La censura e’ pero’ inammissibile.
Il giudizio sulla clausola contrattuale che sia specificamente approvata
Anzitutto, secondo la giurisprudenza di questa Corte, il giudizio sulla necessita’ che una clausola contrattuale sia specificamente approvata per iscritto a norma dell’articolo 1341 c.c., non puo’ essere compiuto per la prima volta in sede di legittimita’, perche’ la valutazione circa la natura vessatoria della clausola e’ un giudizio di fatto, che puo’ essere formulato soltanto interpretando la clausola stessa nel contesto complessivo del contratto, per stabilirne significato e portata (Cass. 9 giugno 2005, n. 12125; Cass. 13 aprile 2000, n. 4801).

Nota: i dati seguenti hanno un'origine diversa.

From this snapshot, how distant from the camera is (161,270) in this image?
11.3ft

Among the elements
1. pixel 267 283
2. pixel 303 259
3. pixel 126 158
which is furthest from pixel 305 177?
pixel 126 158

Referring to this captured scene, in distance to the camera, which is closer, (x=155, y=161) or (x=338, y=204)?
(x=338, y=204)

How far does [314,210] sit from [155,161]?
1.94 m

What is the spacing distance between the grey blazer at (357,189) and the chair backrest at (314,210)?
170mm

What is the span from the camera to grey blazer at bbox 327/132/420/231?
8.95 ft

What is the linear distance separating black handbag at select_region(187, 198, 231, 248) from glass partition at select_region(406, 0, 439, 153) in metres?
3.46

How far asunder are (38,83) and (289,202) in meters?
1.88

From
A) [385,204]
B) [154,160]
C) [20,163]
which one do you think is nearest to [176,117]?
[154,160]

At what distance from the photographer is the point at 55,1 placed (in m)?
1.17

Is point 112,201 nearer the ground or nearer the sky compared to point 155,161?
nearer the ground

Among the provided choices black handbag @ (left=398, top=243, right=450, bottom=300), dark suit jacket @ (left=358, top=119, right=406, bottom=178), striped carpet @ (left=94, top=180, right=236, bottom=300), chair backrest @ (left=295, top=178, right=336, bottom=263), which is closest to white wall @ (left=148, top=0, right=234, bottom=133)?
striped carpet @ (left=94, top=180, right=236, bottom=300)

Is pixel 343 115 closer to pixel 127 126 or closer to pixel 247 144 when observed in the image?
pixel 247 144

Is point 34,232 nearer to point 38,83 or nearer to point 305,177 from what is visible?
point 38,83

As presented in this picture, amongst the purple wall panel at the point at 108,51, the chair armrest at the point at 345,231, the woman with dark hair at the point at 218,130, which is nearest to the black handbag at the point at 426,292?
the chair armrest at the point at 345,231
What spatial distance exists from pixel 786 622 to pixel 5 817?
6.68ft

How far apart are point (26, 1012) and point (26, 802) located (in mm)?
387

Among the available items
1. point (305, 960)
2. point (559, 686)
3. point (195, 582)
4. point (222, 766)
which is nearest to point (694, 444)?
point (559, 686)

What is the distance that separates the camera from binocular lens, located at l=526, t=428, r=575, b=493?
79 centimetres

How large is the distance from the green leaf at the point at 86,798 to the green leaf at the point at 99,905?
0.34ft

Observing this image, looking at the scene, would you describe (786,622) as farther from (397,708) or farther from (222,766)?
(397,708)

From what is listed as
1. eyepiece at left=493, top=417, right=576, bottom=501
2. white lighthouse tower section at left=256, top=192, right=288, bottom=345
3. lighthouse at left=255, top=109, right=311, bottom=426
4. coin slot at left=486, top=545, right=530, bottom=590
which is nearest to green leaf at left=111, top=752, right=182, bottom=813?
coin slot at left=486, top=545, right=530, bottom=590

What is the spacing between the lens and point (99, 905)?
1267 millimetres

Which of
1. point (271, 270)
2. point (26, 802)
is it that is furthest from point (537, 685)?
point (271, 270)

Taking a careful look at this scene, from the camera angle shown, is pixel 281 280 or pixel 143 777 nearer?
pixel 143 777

Il rilievo su cui e’ incentrato il motivo e’ pure privo di concludenza, in quanto la societa’ istante fa discendere l’applicabilita’ della disciplina dettata dall’articolo 1341 c.c., comma 2, dalla circostanza per cui il contratto non sarebbe stato “redatto da entrambe le parti”. Di contro, possono qualificarsi come contratti “per adesione”, rispetto ai quali sussiste l’esigenza della specifica approvazione scritta delle clausole vessatorie, soltanto quelle strutture negoziali destinate a regolare una serie indefinita di rapporti, tanto dal punto di vista sostanziale (se, cioe’, predisposte da un contraente che esplichi attivita’ contrattuale all’indirizzo di una pluralita’ indifferenziata di soggetti), quanto dal punto di vista formale (ove, cioe’, predeterminate nel contenuto a mezzo di moduli o formulari utilizzabili in serie), mentre esulano da tale categoria i contratti predisposti da uno dei due contraenti in previsione e con riferimento ad una singola, specifica vicenda negoziale, rispetto ai quali l’altro contraente puo’, del tutto legittimamente, richiedere ed apportare le necessarie modifiche dopo averne liberamente apprezzato il contenuto (Cass. 19 marzo 2018, n. 6753; Cass. 15 febbraio 2002, n. 2208). In mancanza di una deduzione nel senso indicato, non vi e’ modo di affermare, nemmeno in linea astratta, che la clausola dovesse essere approvata per iscritto.
Restano con cio’ assorbite le ulteriori questioni trattate nel primo motivo, le quali si fondano sull’inefficacia della clausola arbitrale: clausola che, come si e’ visto, precludeva l’impugnazione del lodo per violazione di norme di diritto sostanziale.
La doglianza di cui al secondo motivo si fonda sull’asserita contrarieta’ all’ordine pubblico del lodo.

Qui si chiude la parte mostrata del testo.